Records provided:
-- Opening Marker --

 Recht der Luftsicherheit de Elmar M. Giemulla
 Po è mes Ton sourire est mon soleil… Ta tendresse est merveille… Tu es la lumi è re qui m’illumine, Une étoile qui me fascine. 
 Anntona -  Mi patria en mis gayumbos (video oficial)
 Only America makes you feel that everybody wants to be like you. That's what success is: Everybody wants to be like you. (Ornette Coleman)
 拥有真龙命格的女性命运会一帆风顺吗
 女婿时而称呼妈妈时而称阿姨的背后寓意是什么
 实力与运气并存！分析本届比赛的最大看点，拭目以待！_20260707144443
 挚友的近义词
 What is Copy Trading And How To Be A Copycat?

-- Closing Marker --
-- Opening Marker --

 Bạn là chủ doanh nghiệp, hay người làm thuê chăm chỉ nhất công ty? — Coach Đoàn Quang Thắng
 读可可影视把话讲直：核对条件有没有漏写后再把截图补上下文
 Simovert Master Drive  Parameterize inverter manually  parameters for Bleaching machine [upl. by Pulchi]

-- Closing Marker --

What to work on:
Where the listing above reaches the line that contains "实力与运气并存！分析本届比赛", start retyping, and finish with the line that contains "What is Copy"; reproduce those lines exactly and no others.

Written solution:
 实力与运气并存！分析本届比赛的最大看点，拭目以待！_20260707144443
 挚友的近义词
 What is Copy Trading And How To Be A Copycat?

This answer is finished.